Text block -
● ● ● ● ● ● ●
Our numerical modeling results show that the rift-parallel shortening velocity and the crust rheology strongly affect the propagation of the rift and its structure (Figures 4-6). With a strong lower crust, the minimum shortening velocity necessary to form a strike-slip conjugate and isolate a new microplate is 17% of the extension velocity (v_z = 1.7 mm year⁻¹; Figures 4e and 5e, model 3). With a weak lower crust, the rift propagation starts to be sensitive to the shortening velocity when the latter reaches 12% of the total extension velocity (Figure 4b and 5b, model 1). The influence of this third boundary condition becomes very important for 15% of the extension velocity (Figure 4d and 5d, model 2). For both lower crust rheologies (strong and weak), the shortening velocity represents a threshold, across which pure extension gives place to a transtensional and strike-slip deformation regime. A strong lower crust favors the formation of three tectonic plates joining at a ridge-ridge-fault triple junction because it allows for a more localized strain than do weaker crust rheologies (Figures 4e, 4g, 4h 5e, 5g, and 5h). Margins are narrow, and few shear zones accommodate the crustal thinning (as shown by the β factor varying from 1 to 5 in less than 50 km; supporting information Figure S1). In contrast, a weak lower crust rheology favors a more distributed deformation (Figures 4b, 4d, 4f, 5b, 5d, and 5f). Wide rifts are formed, and many shear zones develop to accommodate the crustal thinning (β factor of ~3 along 300 km from the exhumed mantle; supporting information Figure S1). This distribution prevents the formation of three distinct plates, and the effects of the out-of-plane boundary condition are visible in the rift evolution and propagation. Finally, for both weak and strong lower crusts, a too large amount of shortening (20% for the strong case [Figures 4h and 5h] and 17% for the weak case [Figures 4f and 5f]) results in the formation of an oblique continental rift followed by oblique spreading.

3.2 Ridge Propagation

The numerical models highlight three types of rifts propagation modes (Figure 4 and Figure 6a). The first mode is a very fast one (from 3 to 1.5 cm year⁻¹; Figure 6b) that results in an oceanic opening almost simultaneously along the rift axis. Models with a strong lower crust and a shortening velocity of less than 17% of the total extension velocity (1.7 mm year⁻¹) display this evolution (Figures 4a, 4c, and 6).

The second propagation mode is characterized by a succession of fast propagation and stalling phases (Figure 6). This mode is principally visible in the weak lower crust models for shortening velocities less than 1.7 mm year⁻¹ (Figures 4b and 4d). Due to the weak lower crust, a long phase of continental rifting occurs (~40 Myr) before ridge propagation takes place (Figure 6d). The propagation velocity starts at about 1.5 cm year⁻¹ before slowing down in ~10 Myr to less than 5 mm year⁻¹ (Figure 6b). This propagation velocity drop can be related to crustal thickness variations and competition between extension velocity and shortening velocity. Indeed, the initial continental rift phase efficiently thins the crust along 200 to 300 km (in the z direction) where the velocity field is principally perpendicular to the rift. Therefore, once crustal breakup occurs, the propagation along this already thinned crust is fast. However, once the rift tip reaches a less thinned crust, the propagation stops or slows down to allow the continental crust domain in front of the tip to thin enough before resuming the propagation (supporting information Figures S4, S7, and S9). During the whole simulation time (~120 Myr), models were able to produce two or three stalling phases, each one lasting less than the previous one. This feature can be explained by the decreasing crustal thickness with time in front of the rift propagator.
● ● ● ● ● ● ●
Recorded information -
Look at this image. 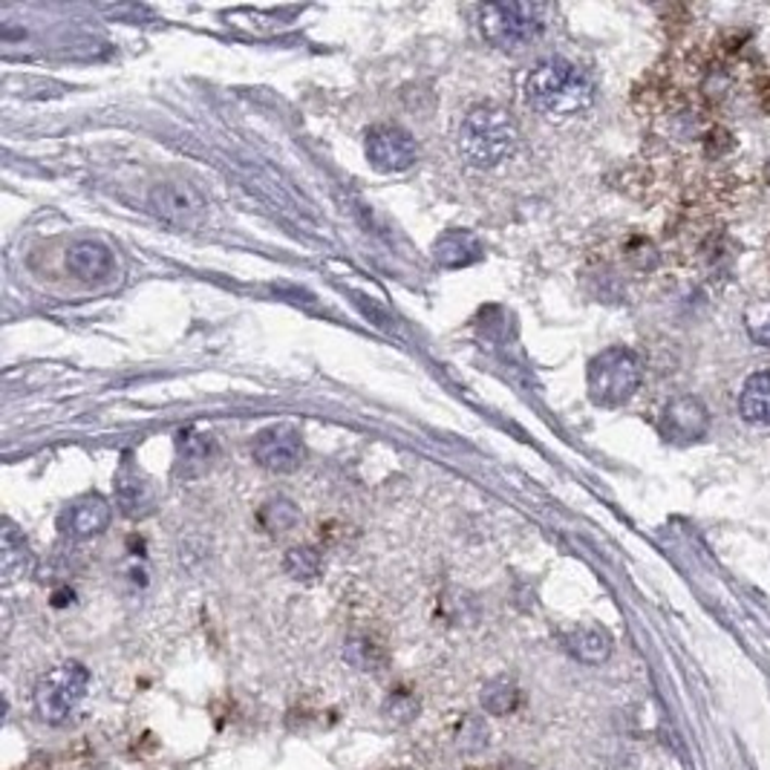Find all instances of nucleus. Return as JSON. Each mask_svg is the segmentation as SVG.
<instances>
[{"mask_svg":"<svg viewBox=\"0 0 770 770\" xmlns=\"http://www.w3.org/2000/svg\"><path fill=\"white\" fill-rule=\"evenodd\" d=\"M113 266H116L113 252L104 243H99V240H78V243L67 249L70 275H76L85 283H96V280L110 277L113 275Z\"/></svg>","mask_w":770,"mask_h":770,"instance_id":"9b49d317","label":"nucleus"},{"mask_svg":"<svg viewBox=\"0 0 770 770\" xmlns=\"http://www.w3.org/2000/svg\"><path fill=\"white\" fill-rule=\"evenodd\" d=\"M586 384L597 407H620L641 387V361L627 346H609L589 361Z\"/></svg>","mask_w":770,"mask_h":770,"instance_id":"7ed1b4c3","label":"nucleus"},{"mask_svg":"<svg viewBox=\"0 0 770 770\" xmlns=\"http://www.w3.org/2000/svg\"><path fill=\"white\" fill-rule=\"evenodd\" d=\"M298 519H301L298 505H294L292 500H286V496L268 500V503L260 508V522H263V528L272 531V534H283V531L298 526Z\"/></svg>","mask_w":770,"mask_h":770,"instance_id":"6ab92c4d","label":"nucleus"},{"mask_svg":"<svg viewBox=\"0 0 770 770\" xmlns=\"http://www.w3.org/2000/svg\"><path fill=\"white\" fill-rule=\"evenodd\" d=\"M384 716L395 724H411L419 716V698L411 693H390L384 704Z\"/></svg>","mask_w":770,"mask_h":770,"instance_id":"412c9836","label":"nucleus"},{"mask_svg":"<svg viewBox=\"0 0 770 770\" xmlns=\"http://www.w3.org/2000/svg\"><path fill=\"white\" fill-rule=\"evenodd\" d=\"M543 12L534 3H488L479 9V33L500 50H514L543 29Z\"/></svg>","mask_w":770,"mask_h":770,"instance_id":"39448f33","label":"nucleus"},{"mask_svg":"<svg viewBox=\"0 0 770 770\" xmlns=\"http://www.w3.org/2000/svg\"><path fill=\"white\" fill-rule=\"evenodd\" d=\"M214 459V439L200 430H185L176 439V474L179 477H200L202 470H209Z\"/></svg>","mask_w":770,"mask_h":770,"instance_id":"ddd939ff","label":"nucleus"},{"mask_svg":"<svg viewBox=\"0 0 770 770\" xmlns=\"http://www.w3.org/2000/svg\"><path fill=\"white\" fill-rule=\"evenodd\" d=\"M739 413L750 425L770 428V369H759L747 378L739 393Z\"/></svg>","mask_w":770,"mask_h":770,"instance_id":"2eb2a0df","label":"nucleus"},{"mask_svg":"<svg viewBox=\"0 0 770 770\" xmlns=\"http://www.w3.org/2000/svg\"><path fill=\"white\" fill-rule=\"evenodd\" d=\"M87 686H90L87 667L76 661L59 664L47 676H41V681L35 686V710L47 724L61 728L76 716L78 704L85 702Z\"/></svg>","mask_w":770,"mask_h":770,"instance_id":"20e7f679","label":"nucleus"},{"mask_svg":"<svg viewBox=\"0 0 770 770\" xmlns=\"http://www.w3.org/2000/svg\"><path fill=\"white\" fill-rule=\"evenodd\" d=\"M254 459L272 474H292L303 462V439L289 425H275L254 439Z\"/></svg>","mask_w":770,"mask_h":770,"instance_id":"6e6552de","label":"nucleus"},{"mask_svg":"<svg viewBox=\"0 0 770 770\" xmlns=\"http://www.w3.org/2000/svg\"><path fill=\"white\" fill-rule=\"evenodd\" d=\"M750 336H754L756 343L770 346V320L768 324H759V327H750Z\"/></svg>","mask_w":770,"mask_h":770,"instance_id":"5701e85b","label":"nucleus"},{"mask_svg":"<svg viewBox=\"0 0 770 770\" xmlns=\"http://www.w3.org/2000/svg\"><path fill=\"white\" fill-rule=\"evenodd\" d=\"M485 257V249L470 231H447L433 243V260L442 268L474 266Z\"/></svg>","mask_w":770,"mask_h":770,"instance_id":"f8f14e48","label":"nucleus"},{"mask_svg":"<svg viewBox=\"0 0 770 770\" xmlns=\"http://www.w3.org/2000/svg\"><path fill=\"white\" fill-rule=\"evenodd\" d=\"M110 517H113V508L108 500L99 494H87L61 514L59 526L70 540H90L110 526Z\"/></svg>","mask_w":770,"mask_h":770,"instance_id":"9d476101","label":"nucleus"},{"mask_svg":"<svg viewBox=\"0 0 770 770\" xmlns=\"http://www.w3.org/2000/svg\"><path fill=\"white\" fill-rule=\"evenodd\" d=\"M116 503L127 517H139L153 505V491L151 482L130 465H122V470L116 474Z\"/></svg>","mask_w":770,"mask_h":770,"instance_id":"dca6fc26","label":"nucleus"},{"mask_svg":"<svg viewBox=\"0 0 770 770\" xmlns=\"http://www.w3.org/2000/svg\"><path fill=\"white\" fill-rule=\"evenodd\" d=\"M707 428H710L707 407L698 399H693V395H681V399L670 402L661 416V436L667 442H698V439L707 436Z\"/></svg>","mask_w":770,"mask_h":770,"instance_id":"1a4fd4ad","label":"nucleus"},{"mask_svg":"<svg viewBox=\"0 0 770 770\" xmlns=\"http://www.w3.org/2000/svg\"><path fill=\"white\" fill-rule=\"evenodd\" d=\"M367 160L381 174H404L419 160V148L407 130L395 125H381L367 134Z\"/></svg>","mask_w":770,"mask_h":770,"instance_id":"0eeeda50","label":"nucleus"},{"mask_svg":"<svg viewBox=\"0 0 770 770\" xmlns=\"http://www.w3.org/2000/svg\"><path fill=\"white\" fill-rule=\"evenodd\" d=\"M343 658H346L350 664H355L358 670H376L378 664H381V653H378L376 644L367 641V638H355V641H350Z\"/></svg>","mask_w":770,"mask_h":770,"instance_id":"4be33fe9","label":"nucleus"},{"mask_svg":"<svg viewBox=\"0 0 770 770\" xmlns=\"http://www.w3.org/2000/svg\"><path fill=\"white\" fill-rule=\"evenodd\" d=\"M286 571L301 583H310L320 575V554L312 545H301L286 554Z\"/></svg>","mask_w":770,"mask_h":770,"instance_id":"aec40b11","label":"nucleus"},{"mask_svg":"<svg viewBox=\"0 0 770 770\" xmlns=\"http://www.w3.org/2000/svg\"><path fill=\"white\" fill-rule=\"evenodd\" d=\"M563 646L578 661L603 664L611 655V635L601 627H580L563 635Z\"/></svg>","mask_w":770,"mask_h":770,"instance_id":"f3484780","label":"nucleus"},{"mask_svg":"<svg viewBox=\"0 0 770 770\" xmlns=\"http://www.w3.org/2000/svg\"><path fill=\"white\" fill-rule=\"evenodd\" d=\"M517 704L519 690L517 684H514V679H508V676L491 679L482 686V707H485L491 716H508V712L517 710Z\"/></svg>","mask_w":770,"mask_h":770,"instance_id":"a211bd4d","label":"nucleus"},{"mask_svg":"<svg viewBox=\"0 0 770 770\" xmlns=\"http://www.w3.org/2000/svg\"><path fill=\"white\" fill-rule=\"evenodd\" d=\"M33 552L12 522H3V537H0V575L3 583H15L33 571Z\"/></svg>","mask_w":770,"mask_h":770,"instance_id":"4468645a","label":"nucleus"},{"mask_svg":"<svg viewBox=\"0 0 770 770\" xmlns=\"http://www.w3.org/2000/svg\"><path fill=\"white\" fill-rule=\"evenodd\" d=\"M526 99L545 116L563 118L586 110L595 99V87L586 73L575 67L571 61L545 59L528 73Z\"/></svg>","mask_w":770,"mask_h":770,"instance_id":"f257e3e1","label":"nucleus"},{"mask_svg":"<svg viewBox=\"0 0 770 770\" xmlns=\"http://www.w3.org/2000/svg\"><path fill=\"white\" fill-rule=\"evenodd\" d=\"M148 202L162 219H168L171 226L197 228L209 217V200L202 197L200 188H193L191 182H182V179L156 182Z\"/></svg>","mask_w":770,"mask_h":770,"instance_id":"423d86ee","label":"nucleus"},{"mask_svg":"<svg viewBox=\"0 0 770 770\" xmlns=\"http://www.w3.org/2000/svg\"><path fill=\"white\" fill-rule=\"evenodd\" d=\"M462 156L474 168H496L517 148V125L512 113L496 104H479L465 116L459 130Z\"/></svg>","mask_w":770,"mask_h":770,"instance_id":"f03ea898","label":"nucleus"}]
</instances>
● ● ● ● ● ● ●
Problems to work on -
1 - Answer these questions using the rift propagation text:
(a) With a strong lower crust, what minimum shortening velocity, as a share of the extension velocity, is needed to form a strike-slip conjugate and isolate a new microplate?
(b) What range of propagation velocities characterizes the first, very fast propagation mode?
(c) In the weak lower crust models, about how long does the continental rifting phase last before ridge propagation takes place?
2 - List every supporting information figure that the rift propagation text cites.
The data shown after the rift propagation text are separate material.

Solutions to each task -
1 -
(a) 17% of the extension velocity (v_z = 1.7 mm year⁻¹).
(b) From 3 to 1.5 cm year⁻¹.
(c) About 40 Myr.

2 - Figure S1, Figure S4, Figure S7, Figure S9